Extracted text:

________________________

To proceed, start by working on implementing a full IK algorithm like FABRIK. This will significantly improve the robot's movements. Then, tackle other optimizations like performance improvements and motion planning.

InverseKinematics.h

2D IK: The inverseKinematics2D function calculates inverse kinematics only in a 2D plane, meaning the robot can only move forward and backward. A 3D IK solution is needed for side-to-side movement or turning.

Angle Limits: The anglesWithinLimits function checks the angle limits of servo motors, but these checks occur only within the inverseKinematics2D function. Ensuring limit checks in other motion functions can help prevent servo motor damage.

calculateOtherLeg Function: This function uses a simple symmetry assumption to calculate the angles of the other leg, which may not always be accurate. A more accurate approach is to perform separate IK calculations for each leg.

Trigonometric Functions: Functions like acos can be computationally expensive. If there are performance issues, consider faster approximation methods or using atan instead of atan2 if acceptable, though this may reduce accuracy.

Constants: Constants like HIP_ADJUSTMENT, KNEE_ADJUSTMENT, and ANKLE_ADJUSTMENT are defined directly in the code. Moving these values to Config.h could improve readability and editability.

Config.h:

Servo Calibration: The SERVO_CALIBRATION_ENABLED macro enables servo calibration, which can adjust servo motor zero points. Simplifying this calibration process could improve user experience, as the current approach might require technical knowledge.

Position Arrays: Arrays like PosMin, PosMax, PosRest, and PosStand are defined as fixed values. Storing these in EEPROM would allow the robot to remember its positions even after power loss.

NOVAL Macro: TheNOVAL macro is used to indicate that the servo motor should not move, but the value used (1000) is out of the servo motor’s angle range. Using a more meaningful value, like -1, could improve readability.

Mpu6050.h

MPU6050 Initialization: The MPU6050 sensor initializes within the doInit function. If initialization fails, an error message is printed, but the program continues, which could cause unexpected behavior. Halting the program or implementing an alternative process upon failure would be safer.

General Suggestions:

Modularity: Breaking down functions into smaller, specialized parts would enhance code readability, maintenance, and reusability.

Comments: There are few comments in the code, and existing ones lack detail. Adding more descriptive comments explaining different sections of the code will make it easier to understand.

Implementing these improvements will enhance code quality and performance. Specifically, applying a full 3D IK solution will greatly improve the robot’s movement capabilities.

Roadmap for Implementation:

1. Implementing the FABRIK Algorithm:

• Find libraries or code examples of FABRIK, especially in C++, to explore implementations.

________________________

Detection annotation records:
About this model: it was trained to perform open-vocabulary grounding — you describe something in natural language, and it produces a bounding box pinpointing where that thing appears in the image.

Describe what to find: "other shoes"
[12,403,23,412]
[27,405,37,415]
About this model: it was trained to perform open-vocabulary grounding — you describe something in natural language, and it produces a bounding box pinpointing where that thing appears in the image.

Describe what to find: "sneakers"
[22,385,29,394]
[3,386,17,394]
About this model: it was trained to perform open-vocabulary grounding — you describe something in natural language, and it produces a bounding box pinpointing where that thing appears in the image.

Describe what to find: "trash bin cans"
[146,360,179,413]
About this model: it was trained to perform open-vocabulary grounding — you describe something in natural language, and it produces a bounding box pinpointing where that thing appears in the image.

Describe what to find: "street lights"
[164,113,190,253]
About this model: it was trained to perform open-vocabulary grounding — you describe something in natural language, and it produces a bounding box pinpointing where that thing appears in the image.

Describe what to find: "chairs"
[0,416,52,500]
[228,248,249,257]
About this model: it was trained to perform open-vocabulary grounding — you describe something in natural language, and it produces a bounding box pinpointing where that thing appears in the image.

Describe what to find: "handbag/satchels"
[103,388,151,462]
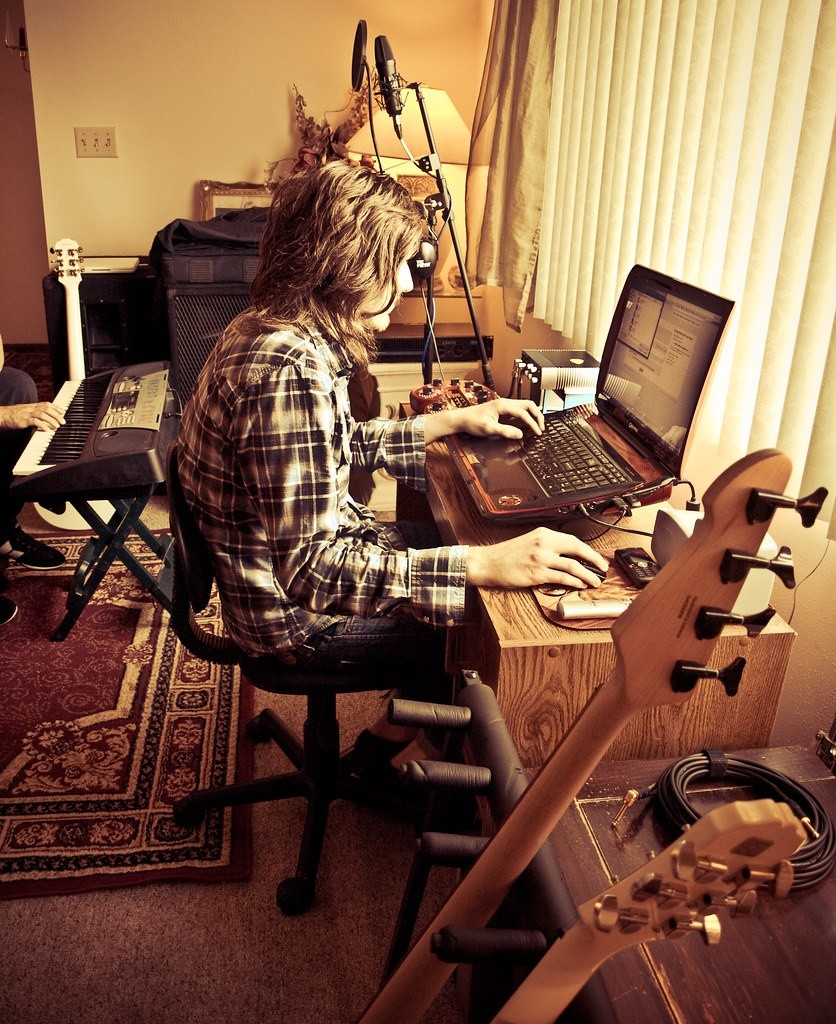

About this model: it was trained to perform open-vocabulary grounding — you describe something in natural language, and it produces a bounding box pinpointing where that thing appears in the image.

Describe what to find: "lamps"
[346,87,471,295]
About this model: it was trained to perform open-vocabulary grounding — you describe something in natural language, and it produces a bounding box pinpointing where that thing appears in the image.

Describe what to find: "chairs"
[165,442,467,916]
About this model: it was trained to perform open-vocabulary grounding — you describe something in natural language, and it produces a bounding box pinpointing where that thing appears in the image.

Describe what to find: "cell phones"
[614,547,662,588]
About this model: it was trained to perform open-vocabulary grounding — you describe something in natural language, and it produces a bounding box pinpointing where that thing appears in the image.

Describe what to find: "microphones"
[375,35,402,141]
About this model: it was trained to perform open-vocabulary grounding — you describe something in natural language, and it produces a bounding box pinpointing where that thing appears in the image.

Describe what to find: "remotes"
[558,599,633,619]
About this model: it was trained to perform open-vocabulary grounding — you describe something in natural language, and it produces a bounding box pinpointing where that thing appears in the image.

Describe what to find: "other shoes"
[0,596,19,627]
[0,523,67,568]
[334,751,446,822]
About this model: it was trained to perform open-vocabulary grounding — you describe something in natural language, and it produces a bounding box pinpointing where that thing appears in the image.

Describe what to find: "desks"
[397,403,798,770]
[525,745,836,1024]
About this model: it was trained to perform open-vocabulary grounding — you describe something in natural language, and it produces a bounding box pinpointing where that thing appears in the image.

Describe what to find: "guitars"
[428,797,809,1023]
[357,447,829,1024]
[47,238,88,381]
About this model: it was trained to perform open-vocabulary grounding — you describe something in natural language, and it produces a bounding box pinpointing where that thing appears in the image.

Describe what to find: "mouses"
[543,554,606,589]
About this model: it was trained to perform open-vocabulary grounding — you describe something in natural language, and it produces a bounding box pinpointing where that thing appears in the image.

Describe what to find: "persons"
[178,160,609,823]
[0,333,67,627]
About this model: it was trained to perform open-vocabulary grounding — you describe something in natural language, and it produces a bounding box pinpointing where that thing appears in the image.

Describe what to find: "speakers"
[168,281,254,414]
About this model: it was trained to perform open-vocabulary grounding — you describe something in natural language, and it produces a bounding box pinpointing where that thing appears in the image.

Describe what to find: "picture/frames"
[202,181,275,219]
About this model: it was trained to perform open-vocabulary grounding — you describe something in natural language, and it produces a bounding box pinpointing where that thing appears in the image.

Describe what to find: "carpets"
[0,528,254,901]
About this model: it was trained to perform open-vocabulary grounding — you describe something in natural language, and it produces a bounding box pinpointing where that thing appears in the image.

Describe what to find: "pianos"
[9,358,184,503]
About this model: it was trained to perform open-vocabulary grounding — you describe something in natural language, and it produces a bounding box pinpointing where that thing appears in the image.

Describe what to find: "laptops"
[444,263,737,519]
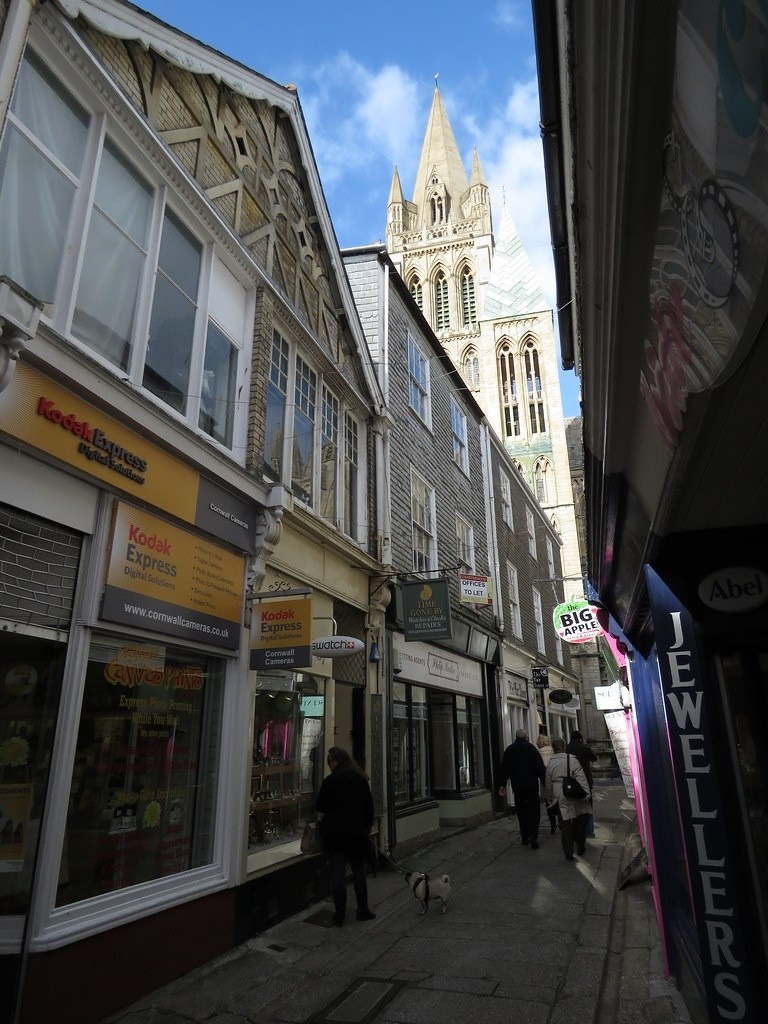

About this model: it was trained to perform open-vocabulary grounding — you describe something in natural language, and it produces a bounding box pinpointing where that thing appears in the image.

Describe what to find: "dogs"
[405,871,452,915]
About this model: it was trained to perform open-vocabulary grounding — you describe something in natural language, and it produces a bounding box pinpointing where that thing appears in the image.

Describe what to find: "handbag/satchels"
[563,777,586,799]
[301,821,324,854]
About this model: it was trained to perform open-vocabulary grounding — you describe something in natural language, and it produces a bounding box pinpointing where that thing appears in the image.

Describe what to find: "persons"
[498,728,598,861]
[314,746,376,928]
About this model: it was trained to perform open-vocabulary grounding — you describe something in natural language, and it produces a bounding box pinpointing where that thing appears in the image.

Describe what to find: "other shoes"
[522,839,528,844]
[565,853,574,859]
[356,908,376,920]
[586,833,595,839]
[333,913,343,927]
[578,848,586,856]
[532,840,539,849]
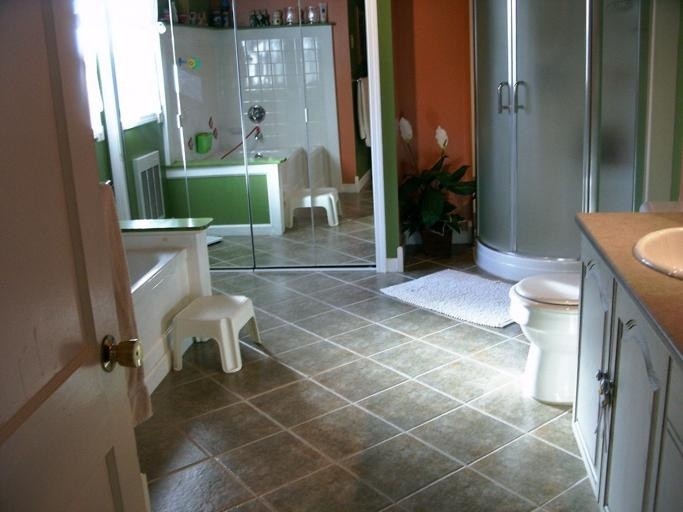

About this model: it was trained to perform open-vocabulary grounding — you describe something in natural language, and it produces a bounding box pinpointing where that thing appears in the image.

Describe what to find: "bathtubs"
[202,147,306,165]
[124,247,188,299]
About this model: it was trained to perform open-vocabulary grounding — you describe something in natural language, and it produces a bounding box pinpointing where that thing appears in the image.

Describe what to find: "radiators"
[131,150,167,219]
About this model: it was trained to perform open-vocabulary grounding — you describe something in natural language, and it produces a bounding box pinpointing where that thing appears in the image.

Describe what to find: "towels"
[95,182,152,428]
[357,77,371,146]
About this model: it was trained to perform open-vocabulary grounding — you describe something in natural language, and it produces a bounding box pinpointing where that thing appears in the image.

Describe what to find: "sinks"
[634,227,682,277]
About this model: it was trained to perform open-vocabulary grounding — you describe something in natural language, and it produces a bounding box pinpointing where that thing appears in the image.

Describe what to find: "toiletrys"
[319,3,327,22]
[308,6,315,23]
[286,6,294,25]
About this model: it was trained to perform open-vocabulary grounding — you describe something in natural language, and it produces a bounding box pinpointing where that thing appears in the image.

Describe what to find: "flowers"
[397,117,478,239]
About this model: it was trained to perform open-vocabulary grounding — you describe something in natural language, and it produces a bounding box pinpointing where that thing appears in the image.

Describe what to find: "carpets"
[381,269,519,327]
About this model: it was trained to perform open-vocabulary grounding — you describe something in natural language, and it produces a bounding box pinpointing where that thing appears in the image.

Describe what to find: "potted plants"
[177,0,191,24]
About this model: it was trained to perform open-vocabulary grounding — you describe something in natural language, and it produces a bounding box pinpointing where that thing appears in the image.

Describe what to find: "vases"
[421,230,454,260]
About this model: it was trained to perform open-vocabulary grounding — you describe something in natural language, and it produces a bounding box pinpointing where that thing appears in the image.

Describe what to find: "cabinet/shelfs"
[572,234,683,512]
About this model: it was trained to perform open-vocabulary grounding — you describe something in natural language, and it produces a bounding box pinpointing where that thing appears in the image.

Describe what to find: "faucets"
[255,134,263,141]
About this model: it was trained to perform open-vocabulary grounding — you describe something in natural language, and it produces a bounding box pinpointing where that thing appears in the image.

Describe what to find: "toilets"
[508,273,583,407]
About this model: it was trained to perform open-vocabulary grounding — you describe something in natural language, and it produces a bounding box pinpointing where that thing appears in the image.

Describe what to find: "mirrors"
[82,0,386,269]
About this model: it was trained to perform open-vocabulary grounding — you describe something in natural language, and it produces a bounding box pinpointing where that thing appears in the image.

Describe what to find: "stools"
[288,187,341,228]
[171,296,262,374]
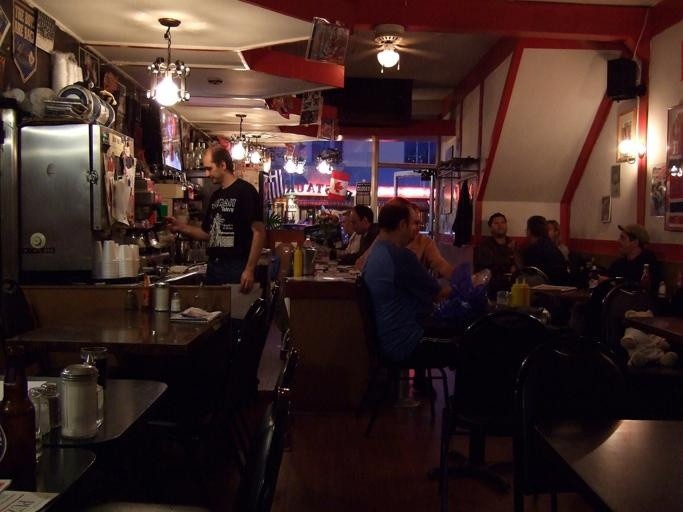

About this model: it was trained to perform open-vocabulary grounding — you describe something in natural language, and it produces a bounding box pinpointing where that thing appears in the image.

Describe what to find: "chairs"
[590,349,624,419]
[350,278,454,436]
[95,387,289,511]
[439,314,552,512]
[510,266,549,286]
[513,352,577,510]
[269,285,279,322]
[590,278,630,314]
[600,281,652,321]
[157,299,267,484]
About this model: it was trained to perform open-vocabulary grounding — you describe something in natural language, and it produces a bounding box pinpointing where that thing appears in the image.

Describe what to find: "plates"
[168,265,187,273]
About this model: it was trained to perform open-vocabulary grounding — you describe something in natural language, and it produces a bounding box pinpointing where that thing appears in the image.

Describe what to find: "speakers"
[606,57,647,101]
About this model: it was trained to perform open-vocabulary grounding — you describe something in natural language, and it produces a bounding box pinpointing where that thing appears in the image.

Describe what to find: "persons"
[472,214,525,285]
[362,202,469,423]
[608,223,663,301]
[503,216,575,290]
[337,204,380,265]
[356,194,462,302]
[336,211,361,258]
[162,144,269,295]
[548,218,572,268]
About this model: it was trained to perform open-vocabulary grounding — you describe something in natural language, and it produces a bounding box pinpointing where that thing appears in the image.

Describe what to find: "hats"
[617,220,649,246]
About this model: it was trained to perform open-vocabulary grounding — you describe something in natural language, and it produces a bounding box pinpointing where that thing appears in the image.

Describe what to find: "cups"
[114,244,119,278]
[100,241,116,280]
[130,242,140,273]
[119,246,133,276]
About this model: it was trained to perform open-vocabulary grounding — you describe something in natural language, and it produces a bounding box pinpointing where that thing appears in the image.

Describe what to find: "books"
[170,308,222,325]
[530,283,577,298]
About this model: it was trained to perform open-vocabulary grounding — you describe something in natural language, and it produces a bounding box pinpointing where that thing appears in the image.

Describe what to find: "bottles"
[181,143,189,170]
[0,345,37,495]
[142,273,151,312]
[641,263,651,296]
[195,142,201,170]
[59,364,98,439]
[125,290,136,311]
[304,235,312,249]
[201,142,206,153]
[307,209,314,225]
[188,142,195,170]
[170,292,181,312]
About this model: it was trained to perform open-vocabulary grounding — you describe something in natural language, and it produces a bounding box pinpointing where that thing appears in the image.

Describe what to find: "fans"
[336,23,446,61]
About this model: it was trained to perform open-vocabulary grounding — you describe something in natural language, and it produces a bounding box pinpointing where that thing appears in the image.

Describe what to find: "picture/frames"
[614,107,637,163]
[609,164,622,198]
[599,195,610,222]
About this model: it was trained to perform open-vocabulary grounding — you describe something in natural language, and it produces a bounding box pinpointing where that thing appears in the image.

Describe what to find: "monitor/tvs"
[141,97,185,174]
[338,77,414,127]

________________________

Short task:
Continue the review of the robot's inverse kinematics code, picking up after its final bullet point in the FABRIK implementation roadmap.

Solved exercise:
• Replace the current inverseKinematics2D function with a new function that uses FABRIK, taking advantage of FABRIK’s suitability for 3D movements to enhance the robot’s capabilities.

• Set leg segment lengths and joint limits required for the FABRIK algorithm accurately. These values can be defined in Config.h.

2. Performance Optimization:

• Trigonometric Functions: Use faster approximation methods or lookup tables instead of functions like acos, sin, and cos where possible.

• ServoEasing Library: Assess the performance of the ServoEasing library and, if necessary, consider a lighter alternative or direct servo control.

• Computation Load: Simplify and optimize IK calculations. Avoid unnecessary computations and optimize loops.

3. Code Enhancements:

• 3D Movement: Support 3D movements with the FABRIK algorithm, enabling the robot to perform more complex and realistic actions.

• Angle Limits: Check servo motor angle limits in all motion functions to protect the servos.

• calculateOtherLeg Function: Improve accuracy by performing separate IK calculations for each leg.

• Constants: Move constants like HIP_ADJUSTMENT, KNEE_ADJUSTMENT, and ANKLE_ADJUSTMENT to Config.h.

• Store Position Values in EEPROM: Storing position values in EEPROM will allow the robot to retain memory of different positions even after power interruptions.

• NOVAL Macro: Use a more meaningful value (e.g., -1) for the NOVAL macro.

• MPU6050 Initialization: Make the MPU6050 sensor initialization more robust by halting the program or implementing an alternative if initialization fails.

• Modularity: Make the code more modular by breaking down functions into smaller parts.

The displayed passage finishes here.